The phase III, randomized, double-blinded SKYSCRAPER-01 trial, which evaluates the efficacy of the combination of tiragolumab and atezolizumab in NSCLC patients whose tumors have high PD-L1 expression, failed to show a significant PFS improvement in the combination arm compared with placebo + atezolizumab, although it showed "a numerical improvement" in both endpoints of PFS and overall survival (OS). In August 2023, an internal PowerPoint presentation detailing OS data of the second analysis was mistakenly made public on the Internet and showed a numerical improvement in terms of OS [estimated overall survival after a median follow-up of 15,5 months: 22,9 months in tiragolumab + atezolizumab arm versus 16,7 months in placebo + atezolizumab arm, HR: 0,81 (95% CI: 0,63, 1,03)]. No new safety signals were identified and the trial remains blinded to investigators and patients.
In the Skyscraper-04 trial assessing the efficacy and safety of tiragolumab in patients who have recurrent, PD-L1 positive cervical cancer, the combination of tiragolumab and atezolizumab, although improved response rate in both PD-L1 low and PD-L1 high subgroups, only did so marginally and non-significantly.

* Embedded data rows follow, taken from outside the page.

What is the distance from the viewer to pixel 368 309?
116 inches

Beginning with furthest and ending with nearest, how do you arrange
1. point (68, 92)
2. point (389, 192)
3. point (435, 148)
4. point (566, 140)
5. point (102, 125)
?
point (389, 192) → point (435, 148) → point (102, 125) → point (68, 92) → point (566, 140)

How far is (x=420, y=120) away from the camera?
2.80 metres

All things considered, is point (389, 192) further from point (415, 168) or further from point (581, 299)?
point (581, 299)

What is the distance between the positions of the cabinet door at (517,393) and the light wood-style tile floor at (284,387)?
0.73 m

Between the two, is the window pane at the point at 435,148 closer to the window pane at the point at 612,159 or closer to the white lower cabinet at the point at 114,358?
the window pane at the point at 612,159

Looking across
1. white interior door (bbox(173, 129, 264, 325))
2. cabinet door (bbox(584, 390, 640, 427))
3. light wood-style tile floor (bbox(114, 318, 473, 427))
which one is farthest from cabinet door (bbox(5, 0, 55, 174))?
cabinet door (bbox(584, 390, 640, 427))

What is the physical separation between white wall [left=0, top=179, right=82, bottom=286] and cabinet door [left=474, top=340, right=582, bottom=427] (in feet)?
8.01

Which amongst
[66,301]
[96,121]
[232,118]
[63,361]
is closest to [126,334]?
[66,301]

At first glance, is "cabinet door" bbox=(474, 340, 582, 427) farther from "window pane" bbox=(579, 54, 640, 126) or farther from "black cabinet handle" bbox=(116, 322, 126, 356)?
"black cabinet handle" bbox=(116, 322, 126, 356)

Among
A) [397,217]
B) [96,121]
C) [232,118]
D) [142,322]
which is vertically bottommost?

The combination of tiragolumab, atezolizumab, and platinum-containing chemotherapy improved PFS and OS compared with comparator arms in esophageal cancer patients in the phase II MORPHEUS-EC trial and the phase III SKYSCRAPER-08 trial.

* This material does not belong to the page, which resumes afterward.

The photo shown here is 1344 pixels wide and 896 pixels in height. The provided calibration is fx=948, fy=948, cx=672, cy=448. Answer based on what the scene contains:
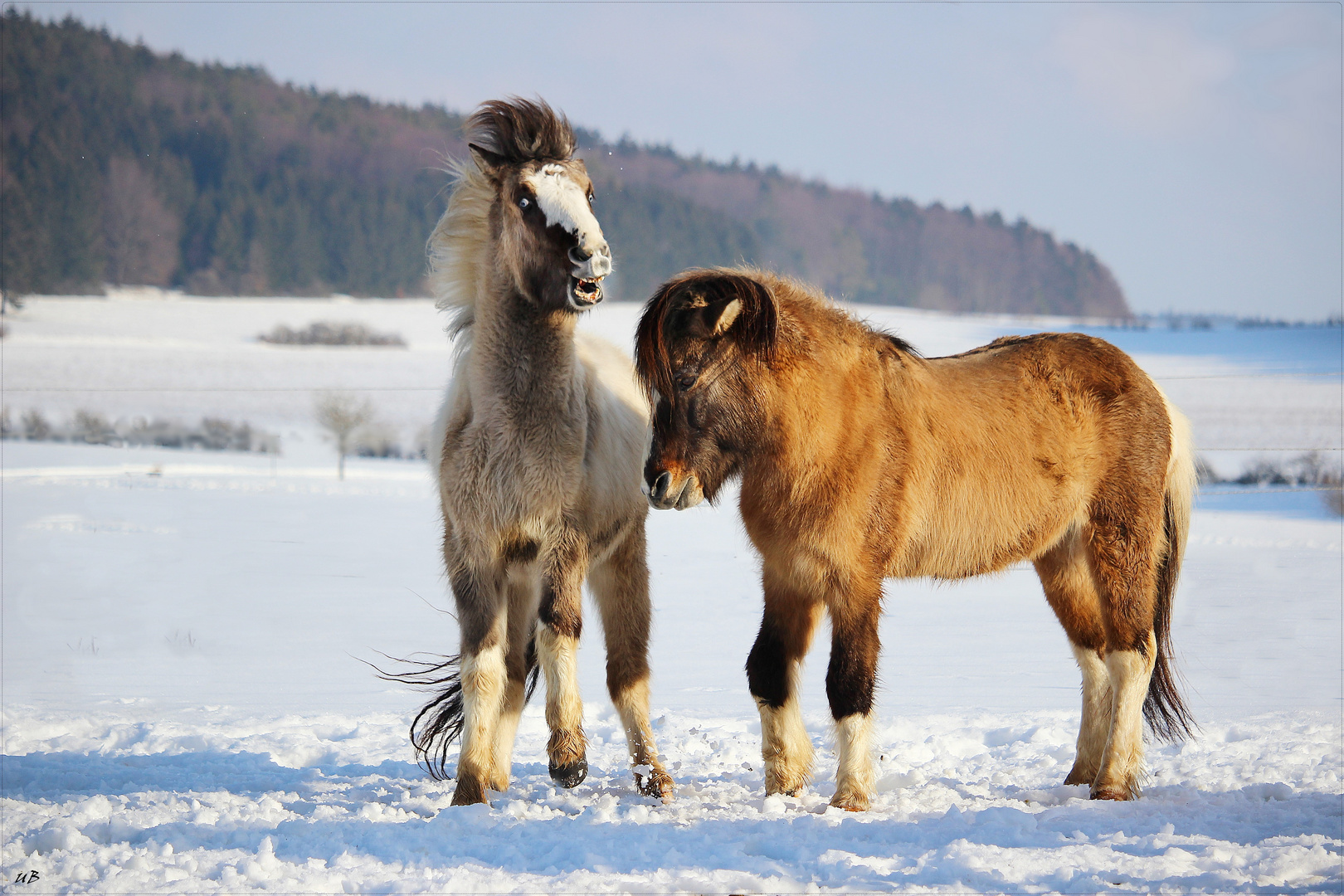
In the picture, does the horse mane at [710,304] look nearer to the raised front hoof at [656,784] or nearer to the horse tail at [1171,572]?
the raised front hoof at [656,784]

The Skyscraper-06 trial was ended in July 2024 in metastatic non-squamous non-small cell lung cancer as tiragolumab plus Tecentriq and chemotherapy did not meet the primary endpoints of progression-free survival (PFS) at primary analysis and overall survival (OS) at the first interim analysis. The OS hazard ratio was 1.33 at the first interim analysis, indicating that patients are living longer on Keytruda than tiragolumab.